It’s true that equations about mathematics can turn out to be extremely dry and mundane. They can sometimes lead to such a high level of abstractive thinking that these concepts and equations lose any kind of correlation to the real world. This is especially true of Henry’s Law, as it is highly abstractive. However, there is a reason it is called a ‘Law’, namely because it explains the phenomena of nature in the most scientific and mathematically precise way. Now, let’s try to establish a basic understanding of Henry’s Law.
When gas comes in contact with the surface of a liquid, the amount of gas that will go into the solution is proportional to the partial pressure of that gas. For analysis, let’s assume some gas and the liquid to be water. The amount of the gas that dissolves at a particular temperature depends on the partial pressure that the gas exerts on the liquid. One simple thing we must remember is that the dissolved gas and the undissolved gas are in equilibrium. A simpler rationale for Henry’s Law is that if the partial pressure of a gas is twice as high, then on average, twice the number of gaseous molecules will hit the surface of the water. For a gas mixture, Henry’s law helps to predict the amount of gas (or even multiple numbers of gases) that will go into solution, but different gases have different solubility levels, which also affects the rate.
Now that we have an understanding of a single broad application of Henry’s Law, let’s take a more rigorous mathematical approach to the understanding of Henry’s Law. A gas and a liquid will reach some equilibrium relationship.
Liquid ⇔ Gas
CsHe = Pi
The different elements are symbolized by the following abbreviations:
Cs = saturation concentration
He = Henry’s law coefficient
Pi= partial pressure of the gas
The standard unit for the Henry’s Law Coefficient (He) is expressed in terms of atm⋅m3/mole; P is in terms of atm, and for the saturation content, Cs is in mole/m3. The greater Henry’s Law coefficient, the greater the volatility and the less solubility. It is valid for diluted solutions and non-reacting gases at near ambient pressure and temperature. Ionic strength increases Henry’s coefficient and decreases gas solubility.
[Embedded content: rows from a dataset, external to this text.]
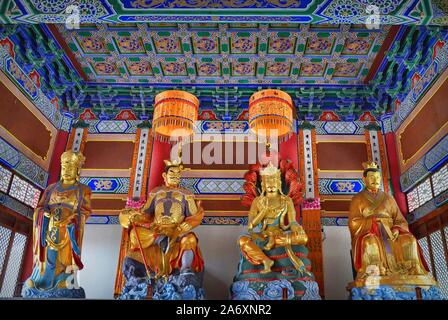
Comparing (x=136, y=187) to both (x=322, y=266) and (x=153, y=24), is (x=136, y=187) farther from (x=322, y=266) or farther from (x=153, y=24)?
(x=322, y=266)

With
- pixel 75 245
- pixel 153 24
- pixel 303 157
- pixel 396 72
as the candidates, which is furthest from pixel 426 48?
pixel 75 245

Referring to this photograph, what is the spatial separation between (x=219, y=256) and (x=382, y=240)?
1996mm

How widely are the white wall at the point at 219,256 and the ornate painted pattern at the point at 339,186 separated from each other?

Dissolved Oxygen in the Water and Equilibrium
We will consider a very practical example, so that we can understand the physical relation of the above-mentioned equation with the real world. Let’s take a specific case of oxygen dissolving in water. Now, the oxygen that is dissolved has come into existence primarily for two reasons. The first reason is that it is the byproduct of photosynthesis of aquatic plants. The second is through direct absorption from the atmosphere.
For the oxygen concentration of water to be in equilibrium with the atmosphere, the concentration can be calculated with Henry’s Law. The equilibrium constant for O2 is 769.23. The equilibrium constant of oxygen in water is 0.00027. This is the equilibrium constant only at the surface of the water. Water below the air/water interface is not necessarily in equilibrium with oxygen in the atmosphere and can contain equilibrium constants different than what is indicated. It is a known fact that the oxygen concentration at the surface of lakes and oceans is higher than at greater depths. An important thing to know about the oxygen/water relation is the percentage saturation. Percentage saturation is the amount of oxygen that one liter of water can hold relative to the total amount of oxygen that water can hold at that temperature.
Running water in shallow streams has a better concentration of oxygen than still water, as it can mix well with the air. There is also a strong dependence between temperature and oxygen concentration. Atmospheric pressure is lower at higher altitudes, so water at higher elevations holds less dissolved oxygen than the water at sea level. The amount of dissolved oxygen is highest during the day time, as this is when photosynthetic organisms produce oxygen. As the temperature of water rises, its ability to dissolve oxygen into itself becomes more difficult. This can especially prove dangerous for aquatic animals, as they are prone to lower oxygen levels during the daytime or during hot summer days. There are other applications of Henry’s Law, such as carbon dioxide saturation in water, and even calculations of oxygen in the human bloodstream. Henry’s Law proves that even the most abstract concepts have the most basic practical applications.